### Consigne 1
Extrayez des entrées chaque ligne où figure la chaîne « bbox ».

──────── Passage fourni

Ce Saint
naquit à Chaussy, village du Vexin, situé sur la rivière d'Epte.
Son père, nommé Siwin, qui était un-homme de qualité, le fit
élever avec soin dans la
connaissance des lettres divines et humaines. Ses progrès
furent
rapides, parce qu'il était doué d'une grande vivacité d'esprit.
Dieu, qui avait des vues sur lui, le dégoûta de bonne heure de
toutes les choses de la terre. Son père, alarmé des suites que
pourrait avoir sa piété, mit tout en œuvre pour lui faire aimer
le monde, et pensa à l'y fixer irrévocablement, par les liens du
mariage ; mais l'alliance qu'il projetait ne put avoir lieu, par
un de ces événements où les yeux de la foi découvrent une
disposition particulière de la Providence. Angadrême, fille de
Robert, chancelier de Clotaire III, qu'il devait épouser, se
trouva tout-à-coup frappée de la lèpre; elle se fit depuis
religieuse à Rouen, et fut ensuite chargée de la conduite
du monastère d'Oroir, près de Beauvais. Pour Ansbert, il fut
conduit à la cour de Clotaire, où son mérite le fit bientôt
universellement estimer, et substituer à Robert, dans la dignité
de chancelier. Il connaissait trop le néant des grandeurs
humaines, pour s'y attacher. Les maximes de l'évangile étaient
la seule, règle de toute sa conduite. Il alliait aux devoirs de
son état l'exercice d'une prière fervente, et la méditation des
choses divines. Il trouvait des motifs de s'élever à Dieu dans
les objets mêmes qui paraissent n'être propres qu'à dissiper
l'esprit et à flatter les sens.

────────────────
──────── Entrées à utiliser

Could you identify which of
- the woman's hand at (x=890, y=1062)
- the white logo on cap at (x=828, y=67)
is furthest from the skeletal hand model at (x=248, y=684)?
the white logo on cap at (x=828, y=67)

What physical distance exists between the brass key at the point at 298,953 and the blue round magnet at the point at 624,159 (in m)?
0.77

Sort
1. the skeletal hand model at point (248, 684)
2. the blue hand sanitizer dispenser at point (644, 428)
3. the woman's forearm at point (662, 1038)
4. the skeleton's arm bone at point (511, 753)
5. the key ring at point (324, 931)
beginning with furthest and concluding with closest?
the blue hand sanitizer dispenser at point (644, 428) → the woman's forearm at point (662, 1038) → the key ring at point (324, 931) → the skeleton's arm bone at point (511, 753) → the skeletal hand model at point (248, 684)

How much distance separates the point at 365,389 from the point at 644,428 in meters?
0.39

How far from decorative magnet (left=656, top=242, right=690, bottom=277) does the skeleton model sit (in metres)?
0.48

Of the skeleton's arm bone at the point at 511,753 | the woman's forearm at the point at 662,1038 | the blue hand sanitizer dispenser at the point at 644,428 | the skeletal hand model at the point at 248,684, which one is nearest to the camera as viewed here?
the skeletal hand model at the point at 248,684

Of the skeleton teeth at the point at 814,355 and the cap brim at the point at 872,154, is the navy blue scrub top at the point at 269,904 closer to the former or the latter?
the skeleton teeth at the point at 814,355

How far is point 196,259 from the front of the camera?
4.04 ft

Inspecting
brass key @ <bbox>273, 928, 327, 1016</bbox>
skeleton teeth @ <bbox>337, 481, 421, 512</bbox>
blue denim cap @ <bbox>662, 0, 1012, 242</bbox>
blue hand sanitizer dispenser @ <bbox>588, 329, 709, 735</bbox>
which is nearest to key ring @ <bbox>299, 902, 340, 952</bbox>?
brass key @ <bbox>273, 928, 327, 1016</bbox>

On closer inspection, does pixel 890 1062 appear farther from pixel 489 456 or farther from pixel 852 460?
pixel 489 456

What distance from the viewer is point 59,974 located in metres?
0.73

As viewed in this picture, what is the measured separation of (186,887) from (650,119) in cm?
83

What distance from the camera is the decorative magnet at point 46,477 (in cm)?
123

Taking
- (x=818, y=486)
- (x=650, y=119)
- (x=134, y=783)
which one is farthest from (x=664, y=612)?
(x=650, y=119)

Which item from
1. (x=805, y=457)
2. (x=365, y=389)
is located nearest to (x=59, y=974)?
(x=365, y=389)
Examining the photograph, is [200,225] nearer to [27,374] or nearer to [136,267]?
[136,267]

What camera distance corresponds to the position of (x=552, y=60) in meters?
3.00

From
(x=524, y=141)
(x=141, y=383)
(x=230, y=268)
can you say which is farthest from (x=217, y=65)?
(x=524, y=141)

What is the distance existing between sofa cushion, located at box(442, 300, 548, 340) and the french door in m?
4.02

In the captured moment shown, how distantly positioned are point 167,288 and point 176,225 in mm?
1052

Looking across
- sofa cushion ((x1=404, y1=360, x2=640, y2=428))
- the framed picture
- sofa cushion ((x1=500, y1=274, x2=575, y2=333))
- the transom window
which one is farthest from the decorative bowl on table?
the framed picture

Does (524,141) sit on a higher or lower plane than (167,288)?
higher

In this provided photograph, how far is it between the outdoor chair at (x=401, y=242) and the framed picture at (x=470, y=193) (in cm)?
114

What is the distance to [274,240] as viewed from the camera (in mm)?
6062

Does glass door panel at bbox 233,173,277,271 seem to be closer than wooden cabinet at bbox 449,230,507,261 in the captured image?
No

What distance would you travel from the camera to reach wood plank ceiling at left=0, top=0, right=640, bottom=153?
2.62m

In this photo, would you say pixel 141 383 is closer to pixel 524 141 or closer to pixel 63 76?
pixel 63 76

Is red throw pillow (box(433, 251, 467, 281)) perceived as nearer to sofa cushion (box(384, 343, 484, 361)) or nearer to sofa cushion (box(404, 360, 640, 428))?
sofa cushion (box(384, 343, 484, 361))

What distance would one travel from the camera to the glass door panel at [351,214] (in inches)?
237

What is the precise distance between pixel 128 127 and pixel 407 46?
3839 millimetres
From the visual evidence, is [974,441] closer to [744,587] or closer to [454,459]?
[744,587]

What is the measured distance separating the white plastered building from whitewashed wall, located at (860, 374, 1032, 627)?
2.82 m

────────────────

### Consigne 2
Répondez aux questions suivantes d'après le texte sur saint Ansbert.
(a) Dans quel village le saint naquit-il ?
(b) De quoi Angadrême se trouva-t-elle tout à coup frappée ?
(c) À qui Ansbert fut-il substitué dans la dignité de chancelier ?

### Résultat final 1
brass key @ <bbox>273, 928, 327, 1016</bbox>
skeleton teeth @ <bbox>337, 481, 421, 512</bbox>
blue denim cap @ <bbox>662, 0, 1012, 242</bbox>
blue hand sanitizer dispenser @ <bbox>588, 329, 709, 735</bbox>
which is nearest to key ring @ <bbox>299, 902, 340, 952</bbox>?
brass key @ <bbox>273, 928, 327, 1016</bbox>
Does glass door panel at bbox 233,173,277,271 seem to be closer than wooden cabinet at bbox 449,230,507,261 in the captured image?

### Résultat final 2
(a) Il naquit à Chaussy, village du Vexin situé sur la rivière d'Epte.
(b) Elle se trouva tout à coup frappée de la lèpre.
(c) Il fut substitué à Robert, chancelier de Clotaire III.